Brigadier Ben Barry, from the International Institute for Strategic Studies, said the NTC will have to consider “how to disarm, demobilise and integrate the various armed groups that have contributed to Gaddafi’s downfall into new national security structures”.

“This is an end of one era, but the fight over the new government has started already,” said Ali Abdullatif Ahmida of the University of New England.

“It all depends on how the NTC leadership heals the country and reconciles people . . . or takes revenge and settles scores. That may be a dangerous road.”
Shashank Joshi, of the Royal United Services Institution, said the chances of a revolt by pro-Gaddafi forces was small.

“Libya is not a viable country for a major insurgency. I think you will see resistance in places, and you will see tensions flare up between the interim authorities and militias, but it won’t be anything resembling a counter-revolution.”

Many analysts said the manner of Gaddafi’s death, after his capture by rebel forces, could come back to haunt the NTC.

“Gaddafi is now a martyr and thus can become the rallying point for irredentist or tribal violence, perhaps not in the immediate future, but in the medium to long term,” said George Joffe, of Cambridge University.

“The fact that Nato can be blamed for his death is worrying in terms of regional support, and may undermine the legitimacy of the NTC.”

“His death robs the new Libyan government of the opportunity of showing themselves better than he was, but allowing a process of justice to take place,” said Daniel Korski, senior fellow at the European Council on Foreign Relations.
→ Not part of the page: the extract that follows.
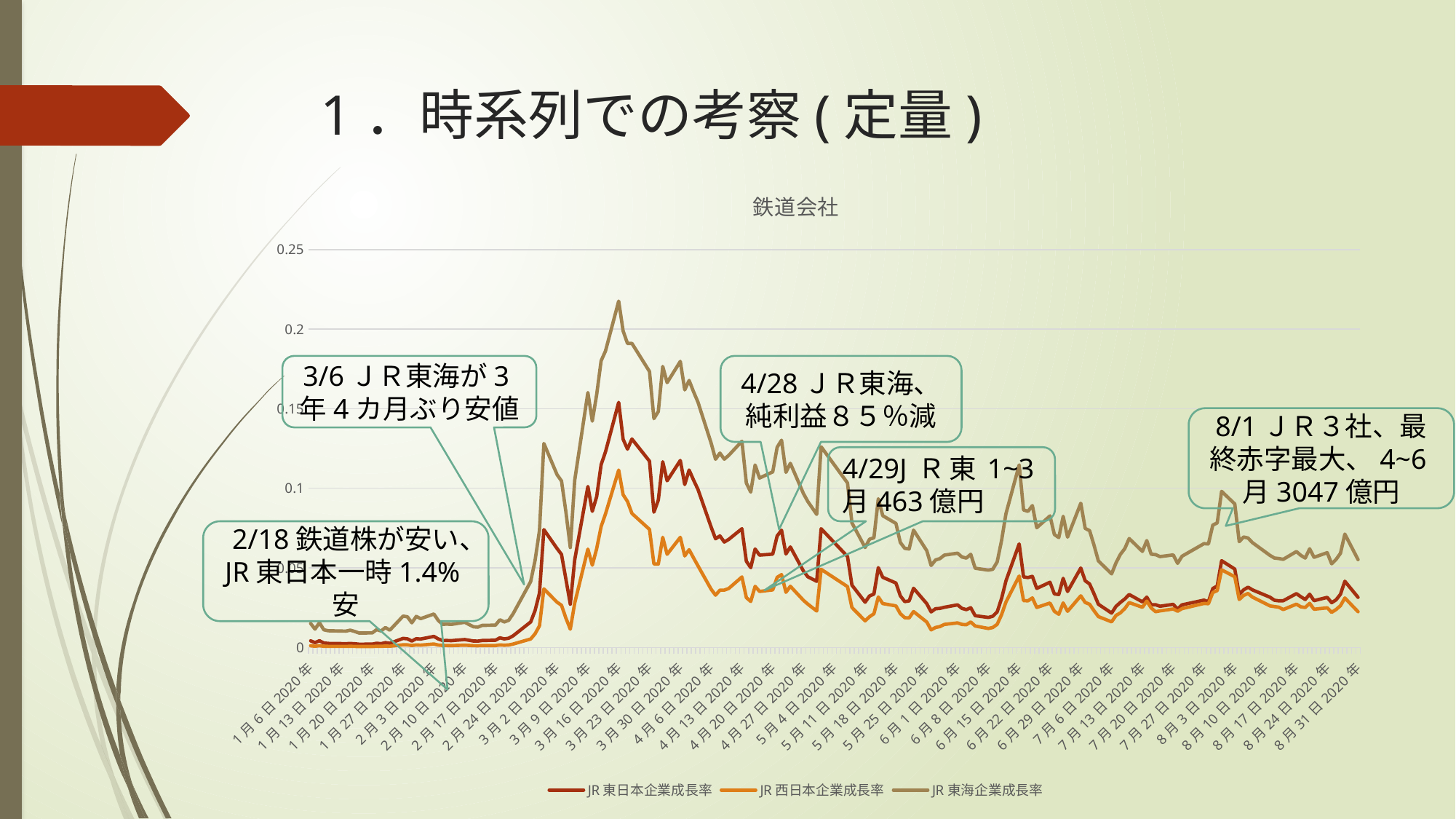
What is the title of the chart? 鉄道会社 What kind of chart is shown on the slide? line chart How many series does the legend list? 3 Is the peak value of JR西日本企業成長率 greater or less than 0.15? less Which series is drawn in orange? JR西日本企業成長率 From 3月23日2020年 to 8月31日2020年, do the values of JR東海企業成長率 generally rise or fall? fall Is the peak value of JR東日本企業成長率 greater or less than 0.2? less Which series reaches the highest peak on the chart? JR東海企業成長率 Is the peak value of JR東海企業成長率 greater or less than 0.2? greater Around 3月23日2020年, which is higher, JR東海企業成長率 or JR西日本企業成長率? JR東海企業成長率 Which series has the lowest peak on the chart? JR西日本企業成長率 From 1月6日2020年 to 3月23日2020年, do the values of JR東海企業成長率 generally rise or fall? rise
Barry said Gaddafi’s death did not neutralise the threat of residual violence and pointed to the example of Iraq. “We should remember that the capture of Saddam Hussein in 2003 did not take the wind out of the Iraqi insurgency. The subsequent execution appeared vindictive to the Sunnis.”

But Shashank Joshi, of the Royal United Services Institution, said the chances of a revolt by pro-Gaddafi forces appeared small.